* _Consignes_:
(a) Recopiez sans rien changer le passage de l'entretien qui commence par "Mais celles-ci restent" et se poursuit jusqu'à "des droits humains.".
(b) Dressez la liste des trois piliers sur lesquels repose aujourd'hui l'ONU d'après l'entretien.
(c) Répondez brièvement à chacune des questions suivantes à partir de l'entretien.
(i) Qui est le président de « Genève pour les droits de l'homme » ?
(ii) Que voulait faire Kofi Annan au début de son premier mandat ?
(iii) Que permettent, plus ou moins, les procédures spéciales de la Commission ?

* _Extrait_:
Adrien-Claude Zoller, président de ’Genève pour les droits de l’homme’, un organe indépendant de formation des défenseurs des droits humains, éclaire les principaux enjeux de la réforme controversée. Interview.

swissinfo: Au début de son premier mandat, Kofi Annan voulait placer les droits humains au cœur des Nations Unies. Est-ce que cette idée perdure?

Adrien-Claude Zoller: Elle perdure très nettement. L’ONU repose aujourd’hui sur trois piliers: la sécurité, le développement et les droits de l’homme. Et Louise Harbour, haut commissaire aux droits de l’homme, participe à toutes les actions de coordination menée par le secrétariat des Nations Unies.

Mais celles-ci restent une organisation d’Etats et nombre d’entre eux continuent de violer les droits humains.

Résultat: ces dernières années, de moins en moins d’Etats étaient prêts à voter des résolutions condamnant des pays, suite à des massacres ou d’autres formes graves de violations des droits humains.

Or, le futur Conseil des droits de l’homme fait face à la même difficulté, puisqu’il sera constitué par les Etats dont certain se feront élire pour justement éviter de se faire critiquer ou condamner. La manière et les conditions de l’élection des Etats au sein de ce Conseil sont donc des questions très sensibles.

Que faut-il garder de l’actuelle Commission des droits de l’homme?

Les procédures spéciales de la Commission permettent plus ou moins de surveiller le respect par les Etats de leurs engagements. Elles constituent également une source unique et, le plus souvent, objective d’informations pour les Nations Unies afin de juger d’une situation dans un pays donné.

* _Données fournies_:
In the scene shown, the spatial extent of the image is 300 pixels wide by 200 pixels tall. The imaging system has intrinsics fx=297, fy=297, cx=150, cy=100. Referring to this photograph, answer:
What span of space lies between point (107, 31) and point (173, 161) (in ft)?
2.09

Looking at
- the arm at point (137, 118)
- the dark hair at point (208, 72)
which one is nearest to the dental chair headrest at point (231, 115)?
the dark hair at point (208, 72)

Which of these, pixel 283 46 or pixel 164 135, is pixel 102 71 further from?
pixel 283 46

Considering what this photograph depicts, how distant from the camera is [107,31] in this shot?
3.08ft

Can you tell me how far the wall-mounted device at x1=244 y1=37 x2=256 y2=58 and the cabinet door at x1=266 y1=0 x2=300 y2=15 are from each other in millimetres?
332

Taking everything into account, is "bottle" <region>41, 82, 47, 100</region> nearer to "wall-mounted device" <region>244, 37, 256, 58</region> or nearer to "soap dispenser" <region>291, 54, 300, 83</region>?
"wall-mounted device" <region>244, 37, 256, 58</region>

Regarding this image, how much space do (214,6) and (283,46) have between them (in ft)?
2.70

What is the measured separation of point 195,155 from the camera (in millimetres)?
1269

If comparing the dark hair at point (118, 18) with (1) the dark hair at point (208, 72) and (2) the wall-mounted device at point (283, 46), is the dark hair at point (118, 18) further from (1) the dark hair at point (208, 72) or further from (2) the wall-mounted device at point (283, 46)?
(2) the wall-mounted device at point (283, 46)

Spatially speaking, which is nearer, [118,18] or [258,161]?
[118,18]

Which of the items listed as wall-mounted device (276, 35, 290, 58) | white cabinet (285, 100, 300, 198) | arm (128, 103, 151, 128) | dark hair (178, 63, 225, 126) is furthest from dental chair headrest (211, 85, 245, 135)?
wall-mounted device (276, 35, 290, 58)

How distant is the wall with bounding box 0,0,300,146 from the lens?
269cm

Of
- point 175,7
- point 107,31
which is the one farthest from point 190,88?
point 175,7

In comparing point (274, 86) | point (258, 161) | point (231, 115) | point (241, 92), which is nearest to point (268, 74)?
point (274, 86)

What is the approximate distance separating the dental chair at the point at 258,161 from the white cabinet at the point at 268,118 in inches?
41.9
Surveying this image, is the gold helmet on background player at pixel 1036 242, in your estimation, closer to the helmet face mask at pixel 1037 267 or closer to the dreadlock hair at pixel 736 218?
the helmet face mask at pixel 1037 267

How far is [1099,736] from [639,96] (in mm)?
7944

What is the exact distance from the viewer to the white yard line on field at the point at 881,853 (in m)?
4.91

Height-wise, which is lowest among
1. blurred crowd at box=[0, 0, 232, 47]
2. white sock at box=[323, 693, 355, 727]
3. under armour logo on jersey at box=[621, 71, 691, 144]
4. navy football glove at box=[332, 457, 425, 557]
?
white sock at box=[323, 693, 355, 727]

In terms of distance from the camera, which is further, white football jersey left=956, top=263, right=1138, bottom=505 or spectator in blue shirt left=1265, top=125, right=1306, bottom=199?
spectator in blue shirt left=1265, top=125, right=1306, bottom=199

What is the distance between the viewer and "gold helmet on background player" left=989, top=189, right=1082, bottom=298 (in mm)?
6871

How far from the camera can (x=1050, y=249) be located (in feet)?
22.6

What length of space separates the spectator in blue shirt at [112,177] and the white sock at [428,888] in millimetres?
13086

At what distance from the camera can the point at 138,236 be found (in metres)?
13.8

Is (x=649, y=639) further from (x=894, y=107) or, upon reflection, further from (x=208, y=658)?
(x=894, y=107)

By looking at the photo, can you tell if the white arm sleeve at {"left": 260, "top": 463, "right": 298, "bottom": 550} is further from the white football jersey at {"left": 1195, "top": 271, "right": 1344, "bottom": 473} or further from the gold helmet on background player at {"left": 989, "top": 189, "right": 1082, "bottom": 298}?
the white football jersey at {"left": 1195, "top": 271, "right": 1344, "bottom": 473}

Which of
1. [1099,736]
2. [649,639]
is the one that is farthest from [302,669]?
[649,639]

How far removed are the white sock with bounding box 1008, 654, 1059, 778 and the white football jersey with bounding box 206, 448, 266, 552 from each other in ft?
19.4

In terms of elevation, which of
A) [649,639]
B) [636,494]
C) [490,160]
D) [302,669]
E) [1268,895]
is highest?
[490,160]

* _Réponses rédigées_:
(a)
Mais celles-ci restent une organisation d’Etats et nombre d’entre eux continuent de violer les droits humains.

Résultat: ces dernières années, de moins en moins d’Etats étaient prêts à voter des résolutions condamnant des pays, suite à des massacres ou d’autres formes graves de violations des droits humains.

(b)
- la sécurité
- le développement
- les droits de l'homme

(c)
(i) Adrien-Claude Zoller
(ii) Placer les droits humains au cœur des Nations Unies
(iii) Surveiller le respect par les Etats de leurs engagements